### DIRECTIONS
Restate, word for word, the lines from the opening line of the data through the line containing "scientific name: Connochaetes taurinus taurinus", both included, and nothing else.

### RECORDED DATA
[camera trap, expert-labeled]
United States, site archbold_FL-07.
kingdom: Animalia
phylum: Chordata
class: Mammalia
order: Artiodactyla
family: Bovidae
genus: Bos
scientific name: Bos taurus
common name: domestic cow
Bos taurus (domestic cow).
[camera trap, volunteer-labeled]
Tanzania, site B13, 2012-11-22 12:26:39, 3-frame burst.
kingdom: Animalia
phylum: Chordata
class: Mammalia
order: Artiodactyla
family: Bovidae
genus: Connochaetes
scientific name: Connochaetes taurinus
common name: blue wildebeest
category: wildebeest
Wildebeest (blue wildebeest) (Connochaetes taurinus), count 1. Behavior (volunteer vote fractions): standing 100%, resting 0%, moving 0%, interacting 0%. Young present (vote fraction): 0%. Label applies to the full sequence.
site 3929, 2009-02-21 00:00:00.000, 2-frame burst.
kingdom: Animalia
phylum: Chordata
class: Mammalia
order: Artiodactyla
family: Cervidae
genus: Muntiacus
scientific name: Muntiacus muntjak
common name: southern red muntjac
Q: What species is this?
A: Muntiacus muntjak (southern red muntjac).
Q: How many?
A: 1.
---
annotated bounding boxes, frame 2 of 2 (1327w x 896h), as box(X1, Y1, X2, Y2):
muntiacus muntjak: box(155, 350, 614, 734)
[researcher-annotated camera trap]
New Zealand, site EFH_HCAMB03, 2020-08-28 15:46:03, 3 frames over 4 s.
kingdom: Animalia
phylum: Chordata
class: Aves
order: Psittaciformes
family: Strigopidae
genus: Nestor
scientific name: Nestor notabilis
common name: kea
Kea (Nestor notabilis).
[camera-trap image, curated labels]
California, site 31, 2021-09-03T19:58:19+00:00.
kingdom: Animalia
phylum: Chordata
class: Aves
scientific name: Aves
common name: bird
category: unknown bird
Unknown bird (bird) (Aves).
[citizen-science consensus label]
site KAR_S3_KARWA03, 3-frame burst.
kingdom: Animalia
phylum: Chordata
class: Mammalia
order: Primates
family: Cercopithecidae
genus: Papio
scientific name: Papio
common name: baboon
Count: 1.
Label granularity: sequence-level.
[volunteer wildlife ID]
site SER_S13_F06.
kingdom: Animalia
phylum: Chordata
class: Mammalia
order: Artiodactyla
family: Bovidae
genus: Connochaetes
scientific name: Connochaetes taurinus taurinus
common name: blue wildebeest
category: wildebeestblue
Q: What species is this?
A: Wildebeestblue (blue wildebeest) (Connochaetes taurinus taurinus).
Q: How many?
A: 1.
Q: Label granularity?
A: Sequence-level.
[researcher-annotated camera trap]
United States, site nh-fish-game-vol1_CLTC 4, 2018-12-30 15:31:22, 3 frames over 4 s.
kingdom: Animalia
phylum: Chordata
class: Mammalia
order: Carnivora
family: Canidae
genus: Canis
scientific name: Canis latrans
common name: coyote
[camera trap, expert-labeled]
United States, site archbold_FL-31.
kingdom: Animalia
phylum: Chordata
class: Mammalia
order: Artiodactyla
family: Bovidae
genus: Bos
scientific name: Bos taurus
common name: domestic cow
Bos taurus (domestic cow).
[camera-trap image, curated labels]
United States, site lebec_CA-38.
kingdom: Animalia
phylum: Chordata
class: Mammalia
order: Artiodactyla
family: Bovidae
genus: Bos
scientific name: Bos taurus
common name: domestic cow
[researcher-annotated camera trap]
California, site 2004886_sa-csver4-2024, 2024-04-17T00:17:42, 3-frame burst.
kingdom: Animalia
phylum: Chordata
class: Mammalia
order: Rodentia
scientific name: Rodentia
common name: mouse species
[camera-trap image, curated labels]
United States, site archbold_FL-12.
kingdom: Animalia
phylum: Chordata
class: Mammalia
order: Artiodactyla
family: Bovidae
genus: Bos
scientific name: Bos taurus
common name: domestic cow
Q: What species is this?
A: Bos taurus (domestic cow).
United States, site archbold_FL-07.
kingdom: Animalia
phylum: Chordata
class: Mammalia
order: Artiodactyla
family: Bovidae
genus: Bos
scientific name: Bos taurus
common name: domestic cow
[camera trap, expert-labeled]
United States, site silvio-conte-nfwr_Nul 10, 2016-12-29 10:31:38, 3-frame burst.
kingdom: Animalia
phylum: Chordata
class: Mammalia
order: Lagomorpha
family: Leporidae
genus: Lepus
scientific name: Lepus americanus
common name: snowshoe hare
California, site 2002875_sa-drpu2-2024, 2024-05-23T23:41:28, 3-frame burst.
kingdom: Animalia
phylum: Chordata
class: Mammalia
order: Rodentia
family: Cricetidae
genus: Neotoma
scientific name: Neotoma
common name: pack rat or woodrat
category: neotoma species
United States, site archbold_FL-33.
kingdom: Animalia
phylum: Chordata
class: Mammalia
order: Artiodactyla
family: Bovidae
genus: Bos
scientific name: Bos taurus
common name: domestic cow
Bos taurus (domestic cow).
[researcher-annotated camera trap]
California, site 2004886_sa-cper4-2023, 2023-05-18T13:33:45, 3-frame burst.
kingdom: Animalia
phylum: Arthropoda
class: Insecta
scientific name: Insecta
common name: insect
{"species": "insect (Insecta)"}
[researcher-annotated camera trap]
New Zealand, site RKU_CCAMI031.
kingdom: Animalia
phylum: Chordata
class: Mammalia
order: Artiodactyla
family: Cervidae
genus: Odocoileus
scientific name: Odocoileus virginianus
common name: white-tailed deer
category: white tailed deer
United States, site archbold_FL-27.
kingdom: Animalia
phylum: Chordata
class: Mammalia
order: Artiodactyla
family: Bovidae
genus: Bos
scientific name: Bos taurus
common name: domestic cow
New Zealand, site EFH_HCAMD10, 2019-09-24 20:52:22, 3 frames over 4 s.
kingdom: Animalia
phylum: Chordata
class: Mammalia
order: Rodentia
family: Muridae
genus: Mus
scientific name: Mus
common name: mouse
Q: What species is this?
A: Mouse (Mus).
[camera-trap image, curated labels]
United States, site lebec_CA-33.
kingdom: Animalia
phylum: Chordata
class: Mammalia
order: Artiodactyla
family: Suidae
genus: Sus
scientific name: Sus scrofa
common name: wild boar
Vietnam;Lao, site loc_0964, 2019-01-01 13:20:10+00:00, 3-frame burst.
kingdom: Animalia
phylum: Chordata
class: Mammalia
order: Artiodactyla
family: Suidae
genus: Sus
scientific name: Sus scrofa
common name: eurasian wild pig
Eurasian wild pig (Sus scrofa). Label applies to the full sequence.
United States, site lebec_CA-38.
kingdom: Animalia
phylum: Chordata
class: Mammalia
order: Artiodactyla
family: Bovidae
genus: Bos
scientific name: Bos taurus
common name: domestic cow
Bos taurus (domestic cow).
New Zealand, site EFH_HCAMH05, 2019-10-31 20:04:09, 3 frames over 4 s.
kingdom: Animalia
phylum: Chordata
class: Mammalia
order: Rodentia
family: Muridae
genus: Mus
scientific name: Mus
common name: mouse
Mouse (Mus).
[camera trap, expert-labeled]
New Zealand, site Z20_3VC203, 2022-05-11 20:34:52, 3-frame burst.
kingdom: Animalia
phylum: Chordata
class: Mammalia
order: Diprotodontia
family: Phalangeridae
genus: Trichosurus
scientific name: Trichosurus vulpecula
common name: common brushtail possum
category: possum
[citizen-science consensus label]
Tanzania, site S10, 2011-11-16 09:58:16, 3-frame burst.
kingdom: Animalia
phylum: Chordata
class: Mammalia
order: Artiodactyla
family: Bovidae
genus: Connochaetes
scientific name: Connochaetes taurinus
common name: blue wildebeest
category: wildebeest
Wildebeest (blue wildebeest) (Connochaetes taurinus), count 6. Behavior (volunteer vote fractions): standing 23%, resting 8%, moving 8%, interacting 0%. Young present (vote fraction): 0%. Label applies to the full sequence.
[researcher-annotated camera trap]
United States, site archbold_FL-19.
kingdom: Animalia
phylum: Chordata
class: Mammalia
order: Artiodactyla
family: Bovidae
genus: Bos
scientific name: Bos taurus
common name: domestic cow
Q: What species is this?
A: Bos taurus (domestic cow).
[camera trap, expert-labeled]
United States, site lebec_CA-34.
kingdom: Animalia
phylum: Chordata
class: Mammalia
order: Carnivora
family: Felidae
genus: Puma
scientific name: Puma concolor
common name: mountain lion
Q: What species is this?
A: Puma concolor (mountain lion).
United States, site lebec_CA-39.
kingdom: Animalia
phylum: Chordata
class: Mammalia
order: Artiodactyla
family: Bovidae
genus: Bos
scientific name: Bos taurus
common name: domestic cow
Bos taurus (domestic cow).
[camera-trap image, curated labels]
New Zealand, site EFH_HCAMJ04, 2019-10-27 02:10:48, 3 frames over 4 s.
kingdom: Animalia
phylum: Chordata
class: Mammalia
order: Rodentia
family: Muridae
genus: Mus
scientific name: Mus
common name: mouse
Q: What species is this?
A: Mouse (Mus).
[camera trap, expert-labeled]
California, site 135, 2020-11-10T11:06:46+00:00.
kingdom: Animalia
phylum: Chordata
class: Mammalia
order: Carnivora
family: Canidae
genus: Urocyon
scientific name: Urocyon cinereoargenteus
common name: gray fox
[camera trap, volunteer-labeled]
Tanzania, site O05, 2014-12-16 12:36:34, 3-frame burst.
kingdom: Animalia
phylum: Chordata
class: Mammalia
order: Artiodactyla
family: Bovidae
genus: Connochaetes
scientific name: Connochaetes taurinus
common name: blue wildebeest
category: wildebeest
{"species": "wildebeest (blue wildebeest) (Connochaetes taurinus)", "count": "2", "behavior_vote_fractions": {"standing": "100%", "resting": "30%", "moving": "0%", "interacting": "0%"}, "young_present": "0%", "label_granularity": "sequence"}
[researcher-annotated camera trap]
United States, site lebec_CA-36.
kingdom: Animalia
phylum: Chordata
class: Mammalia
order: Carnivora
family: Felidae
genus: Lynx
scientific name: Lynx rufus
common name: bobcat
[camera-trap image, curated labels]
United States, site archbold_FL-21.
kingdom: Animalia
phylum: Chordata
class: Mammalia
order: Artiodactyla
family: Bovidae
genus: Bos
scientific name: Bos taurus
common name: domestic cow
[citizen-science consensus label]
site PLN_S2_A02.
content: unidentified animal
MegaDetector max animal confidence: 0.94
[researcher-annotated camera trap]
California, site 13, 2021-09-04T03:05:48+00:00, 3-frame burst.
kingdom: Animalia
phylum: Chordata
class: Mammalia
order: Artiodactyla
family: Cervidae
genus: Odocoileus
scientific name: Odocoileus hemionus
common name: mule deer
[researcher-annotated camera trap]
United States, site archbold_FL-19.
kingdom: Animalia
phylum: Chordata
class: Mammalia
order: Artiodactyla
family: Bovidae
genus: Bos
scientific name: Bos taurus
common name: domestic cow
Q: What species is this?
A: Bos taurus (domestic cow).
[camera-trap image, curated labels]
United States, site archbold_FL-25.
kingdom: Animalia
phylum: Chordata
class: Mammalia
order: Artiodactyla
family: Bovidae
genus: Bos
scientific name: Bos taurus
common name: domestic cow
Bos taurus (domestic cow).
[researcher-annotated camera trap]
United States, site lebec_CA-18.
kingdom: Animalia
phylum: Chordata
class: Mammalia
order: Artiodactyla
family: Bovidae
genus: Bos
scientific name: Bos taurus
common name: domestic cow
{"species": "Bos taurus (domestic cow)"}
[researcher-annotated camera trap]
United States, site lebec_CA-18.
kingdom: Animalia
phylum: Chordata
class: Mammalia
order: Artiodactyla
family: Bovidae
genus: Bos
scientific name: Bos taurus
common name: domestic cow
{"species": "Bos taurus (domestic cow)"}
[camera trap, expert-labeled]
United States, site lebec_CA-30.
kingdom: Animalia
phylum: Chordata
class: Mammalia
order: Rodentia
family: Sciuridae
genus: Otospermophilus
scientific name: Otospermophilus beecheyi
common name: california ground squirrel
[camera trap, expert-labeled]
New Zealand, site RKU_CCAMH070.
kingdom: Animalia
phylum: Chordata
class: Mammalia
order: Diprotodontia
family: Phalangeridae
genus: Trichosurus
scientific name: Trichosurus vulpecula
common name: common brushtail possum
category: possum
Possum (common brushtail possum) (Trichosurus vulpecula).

### WRITTEN SOLUTION
[camera trap, expert-labeled]
United States, site archbold_FL-07.
kingdom: Animalia
phylum: Chordata
class: Mammalia
order: Artiodactyla
family: Bovidae
genus: Bos
scientific name: Bos taurus
common name: domestic cow
Bos taurus (domestic cow).
[camera trap, volunteer-labeled]
Tanzania, site B13, 2012-11-22 12:26:39, 3-frame burst.
kingdom: Animalia
phylum: Chordata
class: Mammalia
order: Artiodactyla
family: Bovidae
genus: Connochaetes
scientific name: Connochaetes taurinus
common name: blue wildebeest
category: wildebeest
Wildebeest (blue wildebeest) (Connochaetes taurinus), count 1. Behavior (volunteer vote fractions): standing 100%, resting 0%, moving 0%, interacting 0%. Young present (vote fraction): 0%. Label applies to the full sequence.
site 3929, 2009-02-21 00:00:00.000, 2-frame burst.
kingdom: Animalia
phylum: Chordata
class: Mammalia
order: Artiodactyla
family: Cervidae
genus: Muntiacus
scientific name: Muntiacus muntjak
common name: southern red muntjac
Q: What species is this?
A: Muntiacus muntjak (southern red muntjac).
Q: How many?
A: 1.
---
annotated bounding boxes, frame 2 of 2 (1327w x 896h), as box(X1, Y1, X2, Y2):
muntiacus muntjak: box(155, 350, 614, 734)
[researcher-annotated camera trap]
New Zealand, site EFH_HCAMB03, 2020-08-28 15:46:03, 3 frames over 4 s.
kingdom: Animalia
phylum: Chordata
class: Aves
order: Psittaciformes
family: Strigopidae
genus: Nestor
scientific name: Nestor notabilis
common name: kea
Kea (Nestor notabilis).
[camera-trap image, curated labels]
California, site 31, 2021-09-03T19:58:19+00:00.
kingdom: Animalia
phylum: Chordata
class: Aves
scientific name: Aves
common name: bird
category: unknown bird
Unknown bird (bird) (Aves).
[citizen-science consensus label]
site KAR_S3_KARWA03, 3-frame burst.
kingdom: Animalia
phylum: Chordata
class: Mammalia
order: Primates
family: Cercopithecidae
genus: Papio
scientific name: Papio
common name: baboon
Count: 1.
Label granularity: sequence-level.
[volunteer wildlife ID]
site SER_S13_F06.
kingdom: Animalia
phylum: Chordata
class: Mammalia
order: Artiodactyla
family: Bovidae
genus: Connochaetes
scientific name: Connochaetes taurinus taurinus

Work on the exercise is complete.